Dominic Pendler dedicated a chapter of his book "The Songwriting Secrets of the Beatles" to this chord, and demonstrates quite convincingly that there was a piano involved. It's a bit disappointing that the Dalhousie professor doesn't point to the existing literature before claiming to have discovered something novel.
Where does this article (the PDF cited by nickb, not the link, which isn't working for me anyway) claim to be doing something novel?
It's a cute demonstration of basic physics, more-or-less at the freshman level (although lots of high school students could follow it). It doesn't claim to be anything else.
UPDATE: Finally got the blog link to load. While the original paper is modest in its claims, the blog hypes them up and then fails to cite the original paper. This blogger does not earn a cookie.

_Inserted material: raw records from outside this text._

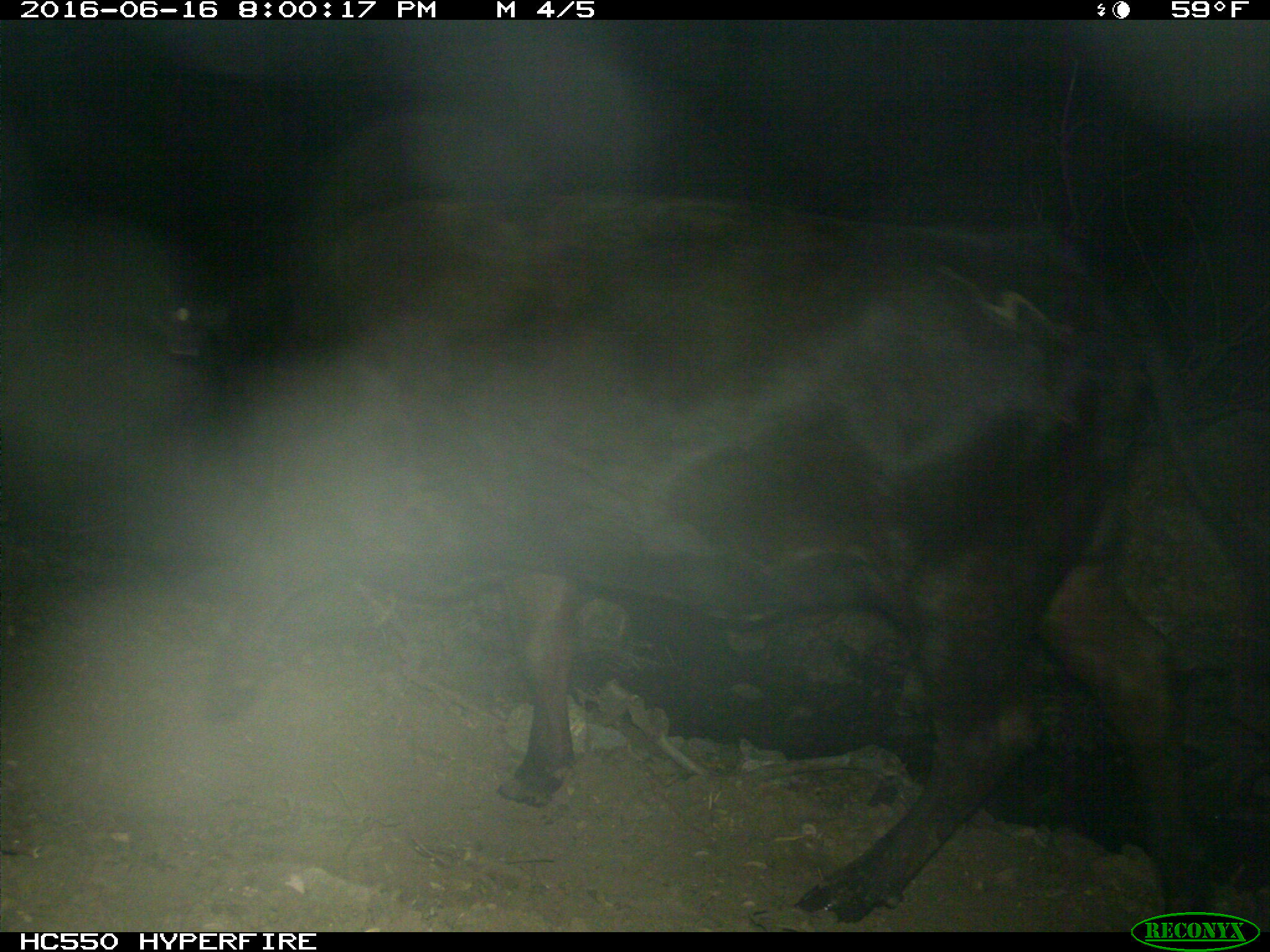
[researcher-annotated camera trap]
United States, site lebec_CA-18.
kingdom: Animalia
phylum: Chordata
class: Mammalia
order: Artiodactyla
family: Bovidae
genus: Bos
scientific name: Bos taurus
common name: domestic cow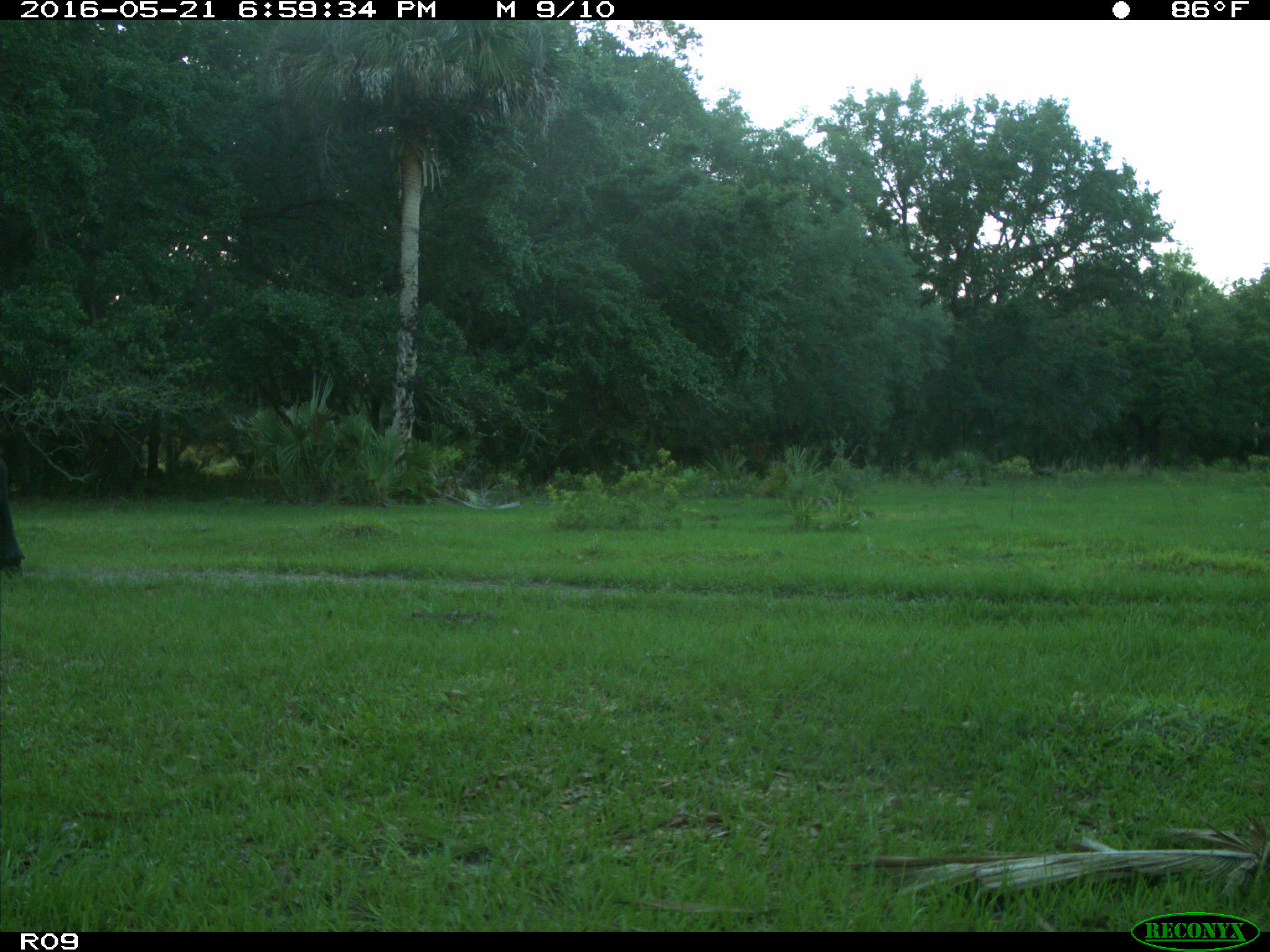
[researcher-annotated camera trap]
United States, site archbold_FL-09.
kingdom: Animalia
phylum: Chordata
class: Mammalia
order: Artiodactyla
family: Bovidae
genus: Bos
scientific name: Bos taurus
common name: domestic cow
Bos taurus (domestic cow).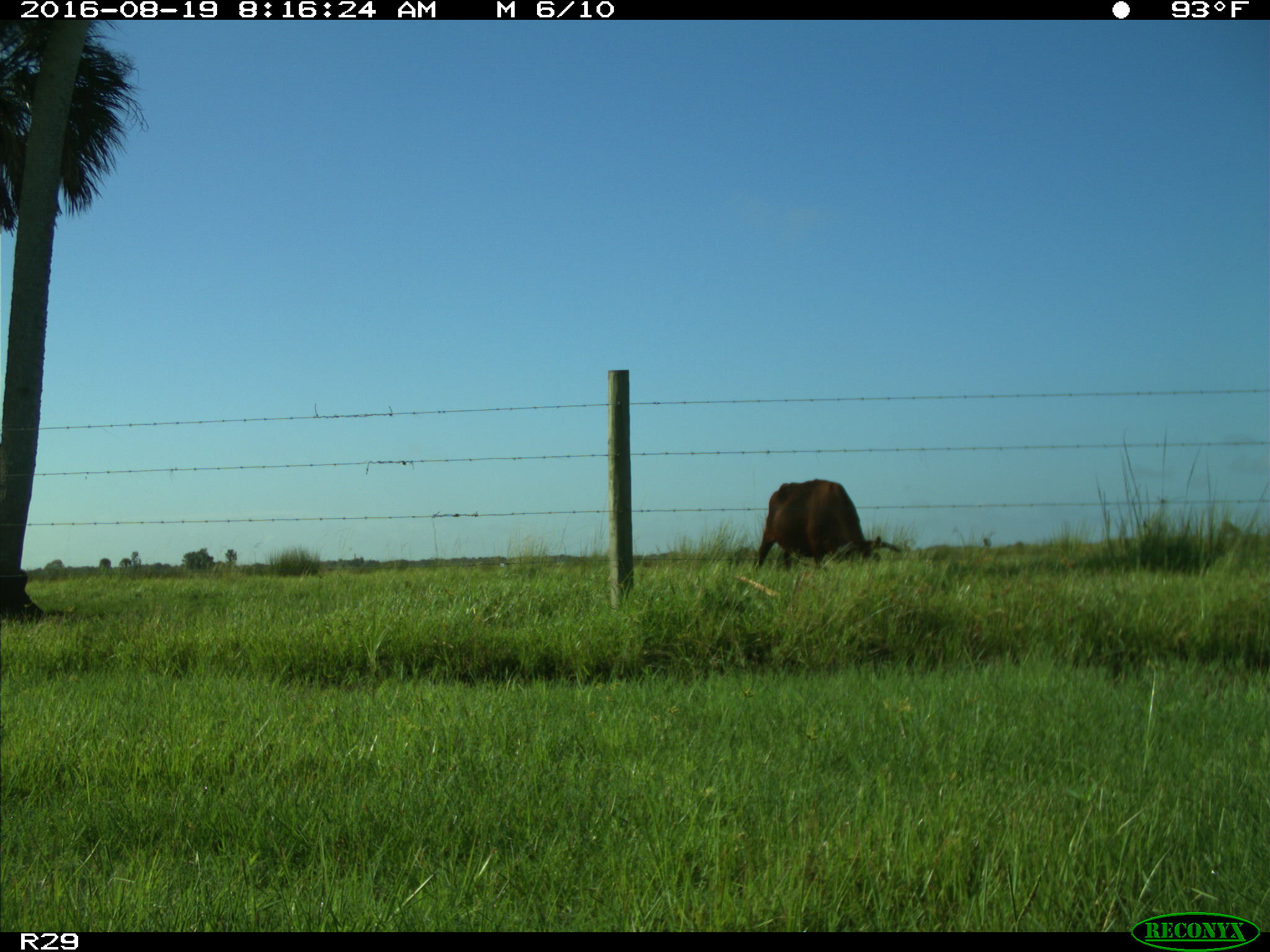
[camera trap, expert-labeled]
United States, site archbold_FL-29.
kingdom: Animalia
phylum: Chordata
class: Mammalia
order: Artiodactyla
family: Bovidae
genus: Bos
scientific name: Bos taurus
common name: domestic cow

The paper is a little bit hand-wavy about the mathematics of how CDs are sampled, how the Fourier transform works, and how frequencies are converted to semitones. But it does have references which mostly alleviates my desire for rigor :)
Once the author has a list of pitches though, the process of assigning pitches to instruments is very well laid-out. The key to locating the piano was that piano strings are hit in triplets, and each string in a triplet is tuned ever so slightly differently.
Signal processing was one of my favorite courses in college.
"see if he could apply a mathematical calculation known as Fourier transform to solve the Beatles’ riddle."
I feel less dumb today knowing clearly exactly how that would work. Although I would have thought it would in practice be feeding it into an audio analysis app and picking the peaks and mapping them to notes on various tunings. Not really mathematics though, but cool none the less.
It's nice to have an algorithmic way to find the pitches in a chord, but honestly anybody with a good ear can pick that out. Try sitting down with a Bill Evans recording and figuring out the different chords you hear - something jazz students do all the time.
The fact that it's not reproducible on a standard-tuned guitar might have stopped guitar players from figuring it out on the fretboard though.
But what they've debated is the exact voicing and instrumentation (which instrument played which part), NOT the notes of the chord. All this "debate" seems to just be Beatles fanboys looking for a lot more cleverness and complexity in Beatles music than really exists. As a huge fan of music and music theory, and no huge fan of the Beatles, I can assure you that countless abundantly more eluding, complex, and novel chords exist in other music.